NASA’s Jet Propulsion Lab was founded by the Caltech faculty. It is a leading center for robotic exploration of the solar system and has been instrumental in major projects such as Cassini-Huygens missions to Saturn, Curiosity missions to Mars, Opportunity (Mars rover) and the Juno spacecraft which is heading for Jupiter right now.
The faculty traces its roots to a California Institute of Technology experiment conducted to gather data about an alcohol-fueled motor in 1936. The project eventually got funding from the United States Army and The first functional rockets were demonstrated to the army in 1941. The project was renamed Jet propulsion Lab in 1943 and has operated as an Army facility under contract from the university till it was eventually transferred to NASA in December 1958.
Engineers who worked at the facility were working on ways to send rockets to space and deploy robots on celestial bodies. They started with Ranger and Surveyor missions to the moon before the Apollo program took off. They also helped pave the way for rockets and rovers on other planets such as Venus, Mars and Mercury. The website features a Mars Atlas.
The facility has been on the lookout for near Earth objects since the late-1990’s. In 1998 the department opened its Near-Earth Object program and has managed to find more than 95% of all asteroids that cross our planet’s orbit around the sun. This observation facility has spotted over 1,000 such objects, although there could be many smaller ones that are harder to find and have not been spotted by the telescopes yet.
Since these asteroids are more than a kilometer long and have the potential to come in close contact with or even collide with Earth, it is essential that we understand them. NASA has recently launched an Asteroid Redirect Mission (ARM) to help send robotic missions to these near-Earth objects and push them into a stable orbit around the moon instead.
The mission intends to send robotic missions to the asteroid to collect samples of its surface and study its properties. This stage of the mission will be carried out in the 2020’s.
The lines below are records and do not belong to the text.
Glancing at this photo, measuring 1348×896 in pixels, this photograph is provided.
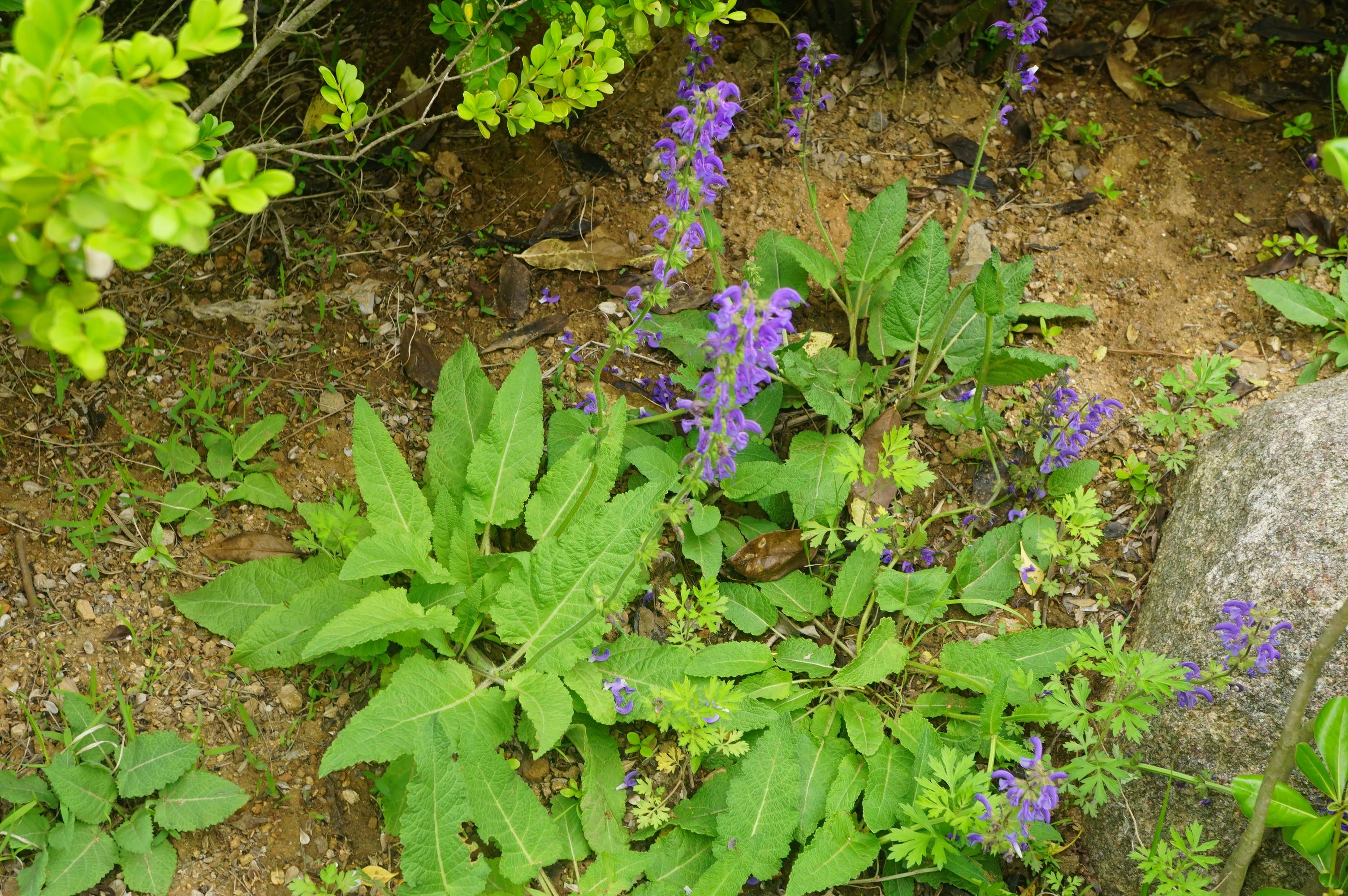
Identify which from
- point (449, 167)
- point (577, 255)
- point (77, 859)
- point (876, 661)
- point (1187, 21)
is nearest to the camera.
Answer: point (77, 859)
Throughout the decade the facility will collect data to try and understand what these asteroids are made of, their speed and velocity as well as their potential for orbit manipulation to see how we can redirect them most effectively.
NASA claims the redirection is necessary not just to prevent a collision with Earth, but also to clear the way for human space missions to planets like Mars in the 2030’s and beyond.
Asteroids are leftover materials that were formed as early as the solar system itself. they have not been assimilated into any of the large bodies in the solar system, which is why they orbit around other objects. Studying these asteroids will help us understand the early formation of the solar system we live in as well as the origins of life on our own planet.
To reduce the costs and risks of this dangerous mission, NASA and the JPL have agreed to collaborate with private companies. Four companies have been chosen to assist with the early stage design work involved in the project. The aerospace companies selected for the initial studies include: Lockheed Martin Space Systems, Littleton, Colorado; Boeing Phantom Works, Huntington Beach, California; Orbital ATK, Dulles, Virginia; and Space Systems/Loral, Palo Alto, California.
The design stage is where these companies will work alongside JPL to formulate the mission and design the ARRM spacecraft bus. The first stage involves planning and designing while the second stage involves manufacture or procurement of the spacebus.
The second stage will also involve implementation of the spacecraft bus. A competition will be held to help select the collaborator for the second phase of development, but at this stage the four companies are working with JPL to design a new breed of spacecraft. This new spacecraft is expected to move 20-times faster with the help of solar-electric propulsion in deep space, carry much larger payloads and retrieve a boulder that could potentially weigh 20 tons from an asteroid in near-Earth orbit.
The areas in focus are deep space travel and asteroid manipulation. Many private companies are looking for ways to capture and mine near-earth asteroids for the rare minerals that could be trapped just below their surface. NASA, on the other hand, wants to improve the way deep space missions are carried out and sees this mission as a chance to showcase and test the technological breakthroughs in space travel over the past few decades.
Either ways, these missions offer a new hope for our species to travel, explore and understand the solar system we live in.